Promotions, benefits, awards, and raises among other ways to congratulate employees for their productiveness stand as viable ways for workers to advance in their careers. Businesses who value profits also value their workers, clients, and customers. For their endeavors, workers earn their way up the corporate ladder. Employees of proper government roles (police, military, law courts) find that they can get ahead in their respective roles as well. But none like American corporations. These entities crown productive achievement with more money and benefits than any bureaucrat could ever imagine. The profit motive provides for the reason why there is such a thing as Employee of the Quarter, Above and Beyond Awards and other prizes that companies shower on their employees to sway them to stay with the company and challenge with their competition. Such laurels incentivize and encourage workers to not only “keep up the good job” but to strive to excel and to graduate into ever expanding responsibilities. When a worker performs their tasks well, the company recognizes that and positions the worker in newer more demanding roles, with extra cash and benefits to boot. Once that worker demonstrates that they can be proficient at that next level, the possibilities become endless. A healthy competition within the company to have employees vie for a specific spot within the corporate structure remains a productive act. This friendly rivalry allows for higher productivity and therefore greater profits, both spiritual and material, for all involved.
Rank: Store Manager
For the most part, here's the recipe.
2. The bigger the business, the greater the outcome for everyone.

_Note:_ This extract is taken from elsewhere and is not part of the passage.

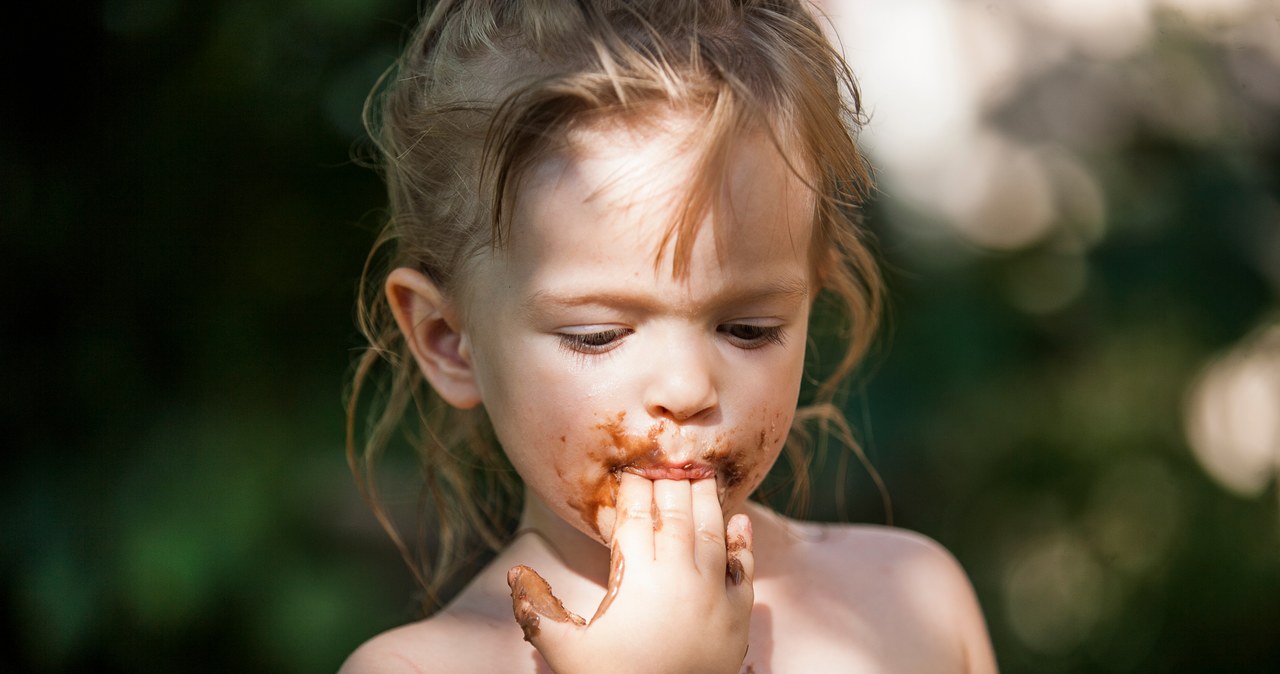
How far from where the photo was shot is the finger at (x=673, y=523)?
1.07 meters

Mom-and-pop stores are revered for their traditionalism and down home appeal. Sometimes when a “big box” store like Walmart comes to town to take over for the mom-and-pop stores, sentiments are usually mixed at best and spiteful at the worst. People see that the old ways are being carted off by the new and that breeds resentment. Large corporations are viewed as “rapacious” money grubbers who only want to seize power from hard working, independent individuals. But that is an economic fallacy. When places like Walmart come into a city, they open up the possibility for employees to receive considerable wages and benefits and provide a service to customers at a cheaper price. Without having to sacrifice, Walmart keeps prices low and quality above board. When Amazon chooses to open up another facility, they draw in hundreds if not thousands of people who are in search of a career with the major electronic commerce behemoth. Though there will be complaints about wages and conditions (see above) people still tend to need the money to pay their bills so the best option is to work for a place like Amazon. As multi-billion-dollar companies find space among the places of America and the world, everyone benefits because the number of positions exist, the goods that are traded remain within the buying range of clients, and the addition of a big business location usually beautifies the surrounding area.
America first in foreign policy, not trade.

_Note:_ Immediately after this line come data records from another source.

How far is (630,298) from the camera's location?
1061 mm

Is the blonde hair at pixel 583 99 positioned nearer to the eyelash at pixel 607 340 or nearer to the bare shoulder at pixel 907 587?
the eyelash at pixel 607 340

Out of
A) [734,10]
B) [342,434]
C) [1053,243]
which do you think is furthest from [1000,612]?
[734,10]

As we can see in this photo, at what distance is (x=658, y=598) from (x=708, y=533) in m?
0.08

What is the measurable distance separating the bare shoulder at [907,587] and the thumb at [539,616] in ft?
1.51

1. Big business encourages global trade.
When it comes to globalism, no other entity does it better than big business. If you live in the United States, as you buy a pair of exclusive sneakers from China, it’s not the country with which you deal. You are engaging in a trade between yourself and an individual who happens to be Chinese. Big business alleviates the trouble of trade barriers and allows for the free trade of goods throughout the globe. The key is to have tariffs, or taxes on the import of goods, be set at zero. With big business, the idea is to create as many channels of trade between and among nations that every individual will be given the opportunity to enjoy olives from Italy and sports cars from Germany. Additionally, with taxes slashed to zero, more small businesses would have the wherewithal to grow their profit margins and become bigger businesses. All involved profit from the ability to transmit these goods into the hands of those who request them while the other party gets paid.